Sometimes the internal constraint has to do with biology and time, viz., in the case of a female who wants to have children and is concerned that her biological clock is ticking away. Such a person might conclude that she doesn't have the time, nor the patience to start all over again with another man nor is there any assurance that she'll be more successful with her next partner. Some of the individuals who are determined to strive hard to preserve their relationship believe that there is "nothing better out there anyway" (this may or not be true) since "nobody is perfect and all men and women have one problem or another" (this is certainly true).

Many others committed to striving for the success of their marriage/ relationship are fighters by nature and don't give up easily. For them, just because something is not working is not an excuse to walk away. These individuals are confident in their ability to solve problems, and hate to see their dreams for happiness go up in smoke; this attitude is especially compelling to a person who has invested many years into a relationship. These persons see divorce as a cop-out and they will not give up without a fight.

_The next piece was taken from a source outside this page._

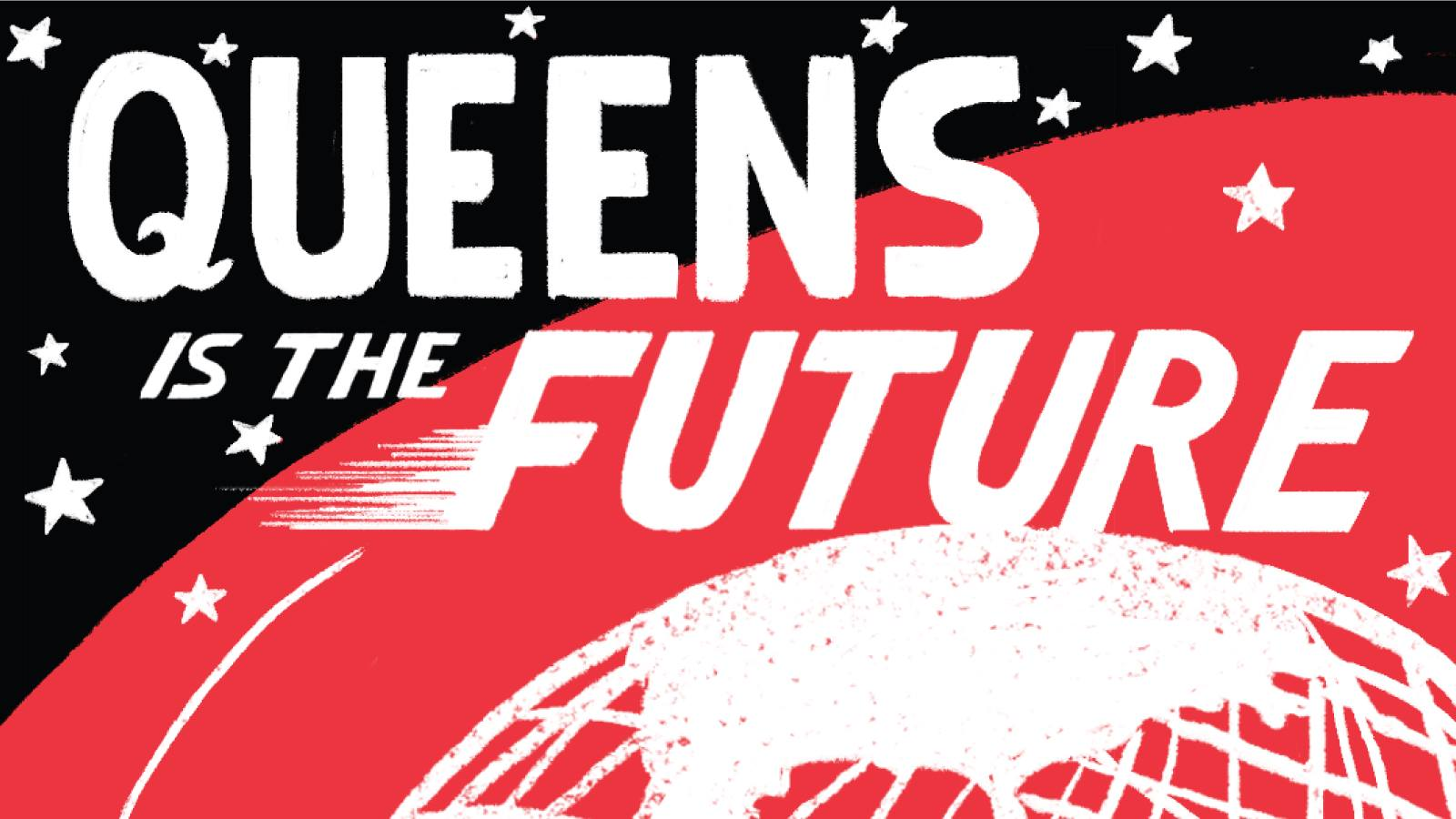 Queens is the Future.jpg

In still other situations, no matter how unhappy they are and no matter how poorly they treat each other, both spouses forcefully affirm that they love each other. Sadly, they are stuck in a neurotic struggle that they cannot control and want to be liberated from their neurotic bondage. Having married for love with the intention of building a happy family, these people have absolutely no thought of splitting up and will not abandon their goal without giving it everything they have.

End of article 1 "Different Levels of Motivation to Maintain The Relationship"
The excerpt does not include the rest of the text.